━━━━━ Page extract ━━━━━
How can a woman’s hat made in New York City (ca. 1915) and decorated with iridescent bird of paradise plumes from New Guinea affect our understanding of history? What relationships were responsible for its creation? What do such relationships reveal about New Guinea and its connections to the rest of the world? How might the characteristics of a natural species like the greater bird of paradise influence human history? These questions arose while I was conducting ethnographic research in the lowland interior rain forests of southern New Guinea among the Yonggom people. The answers challenge how we think about history, including the commonly held view of New Guinea as a remote island that has remained isolated from the tides and currents of world historic.
The Effects of Colonialism and the Height of Fashion
During the first two decades of the 20th century, hats decorated with bird feathers were in style among women living in the cosmopolitan centers of Europe and the Americas. Feathers imported from the tropics were the most desirable, perhaps none more so than the brilliant plumes of birds of paradise from New Guinea and the Moluccas. From 1905 to 1920, 30,000–80,000 bird of paradise skins were exported annually to the feather auctions of London, Paris, and Amsterdam. This demand for bird of paradise plumes inspired Malay, Chinese, and Australian hunters to seek their fortunes in New Guinea’s rain forests. One of several important hunting grounds during the international “plume boom” was the area between the OkTedi and Muyu Rivers where the Yonggom people live.
Amitav Ghosh’s historical travelogue, In an Antique Land (1992), describes how European expansion into the Indian Ocean during the 16th and 17th centuries gradually erased the memory of earlier movements of people and goods between Northeast Africa and India’s Malabar Coast. This is a common consequence of colonialism that prior connections and histories are forgotten. Colonial intervention has similarly affected the historical knowledge of New Guinea, limiting what we remember about the international trade in bird of paradise feathers. While hats decorated with bird of paradise plumes can still be found in museums and attics, we no longer recall the details of the long-distance trade networks that previously connected the rain forests of New Guinea to the fashion capitals of the world.
Birds of paradise have been the focus of scientific curiosity and aesthetic desire in Europe since 1522, when the only ship to complete Magellan’s circumnavigation of the world returned with five skins of the lesser bird of paradise along with its cargo of cloves. Portuguese sailors later brought bird of paradise skins from the Moluccas (Indonesia) back to Europe. Their richly colored plumes captivated European imaginations, as did their unusual anatomic, for the legs of the birds had been removed during their preservation. This gave rise to European speculation that the birds, unable to alight, must remain perpetually in flight, suspended between heaven and earth. When Linnaeus published the first scientific description of the Greater Bird of Paradise in 1758, he invoked the bird’s initial reception in Europe by naming the species Paradisea apoda, the “footless” bird of paradise.
━━━━━
(Try it)
Resume the passage on the bird of paradise plume trade, starting after its last sentence. The data has no connection to the passage on the bird of paradise plume trade.
━━━━━ Data section ━━━━━
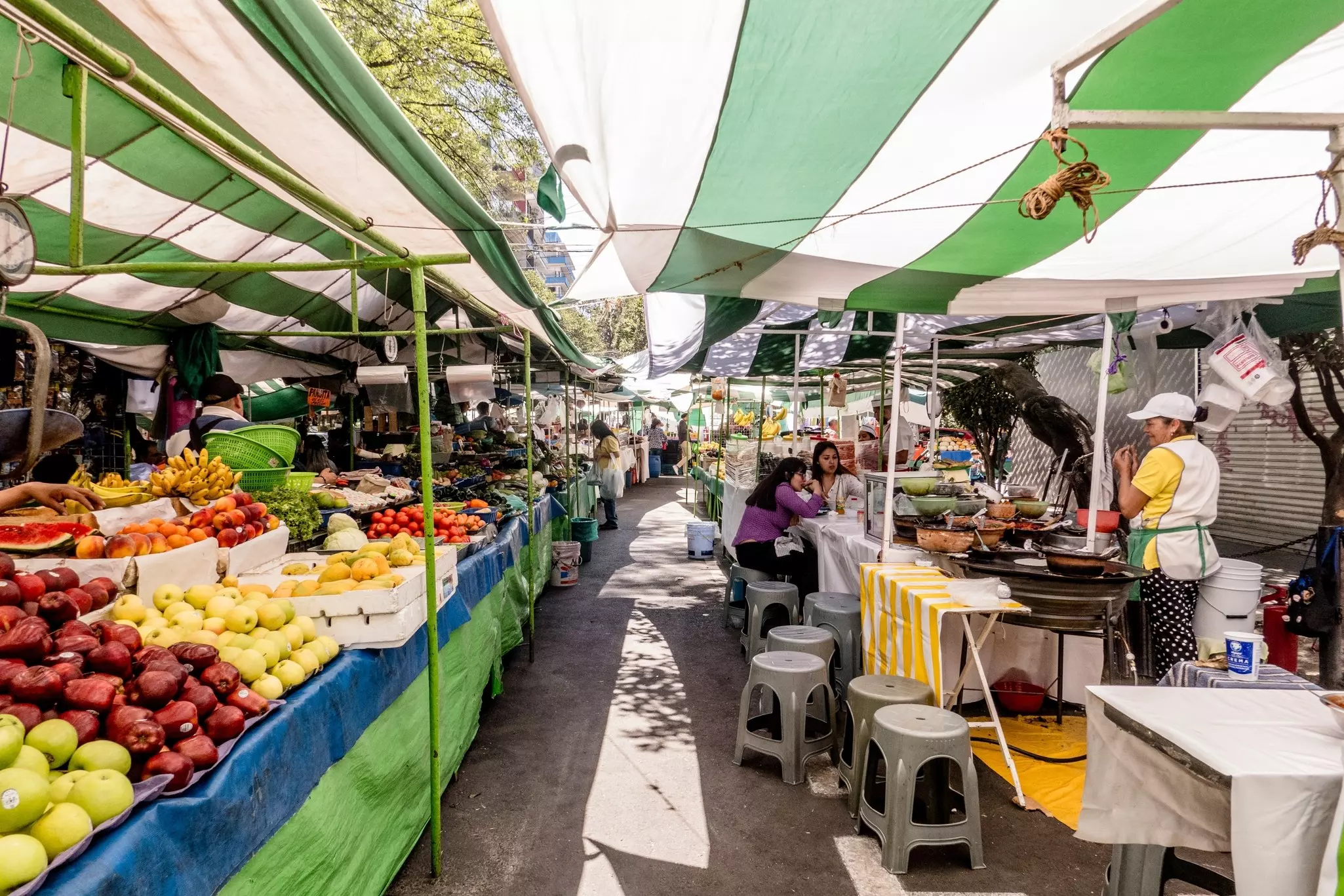 The Tuesday and Friday tianguis in Condesa turn the stylish neighborhood into an open-air dining room. Shawn Goldberg/Shutterstock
━━━━━
(Response area)
In 1857, Alfred R. Wallace published the first scientific description mating practices of the bird of Paradise in The Annals and Magazine of Natural History, in May and June they have mostly arrived at their full perfection. This is probably the season of pairing. They are in a state of excitement and incessant activity, and the males assemble together to exercise, dress and display their magnificent plumage. For this purpose they prefer certain lefty, large-leaved forest-trees (which at this time have no fruit), and on these, early in the morning, from ten to twenty full-plumaged birds assemble, as the natives express it, “to play and dance.” They open their wings, stretch out their necks, shake their bodies, and keep the long golden plumes opened and vibrating constantly changing their positions, flying across and across each other from branch to branch, and appearing proud of their activity and beauty. The long, downy, golden feathers are, however, displayed in a manner which has, I believe, been hitherto quite unknown, but in which alone the bird can be seen to full advantage, and claim our admiration as the most beautiful of all the beautiful winged forms which adorn the earth. Instead of hanging down on each side of the bird, and being almost confounded with the tail (as I believe always hitherto represented, and as they are, in fact, carried during repose and flight), they are erected vertically over the back from under and behind the wing, and there opened and spread out in a fan-like mass, completely overshadowing the whole bird. The effect of this is inexpressibly beautiful. The large, ungainly legs are no longer a deformity as the bird crouches upon them, the dark brown body and wings form but a central support to the splendour above, from which more brilliant colours would distract our attention, while the pale yellow head, swelling throat of rich metallic green, and bright golden eye, give vivacity and life to the whole figure. Above rise the intensely-shining, orange-coloured plumes, richly marked with a stripe of deep red, and opening out with the most perfect regularity into broad, waving feathers of airy down, every filament which terminates them distinct, yet waving and curving and closing upon each other with the vibratory motion the bird gives them; while the two immensely long filaments of the tail hang in graceful curves below.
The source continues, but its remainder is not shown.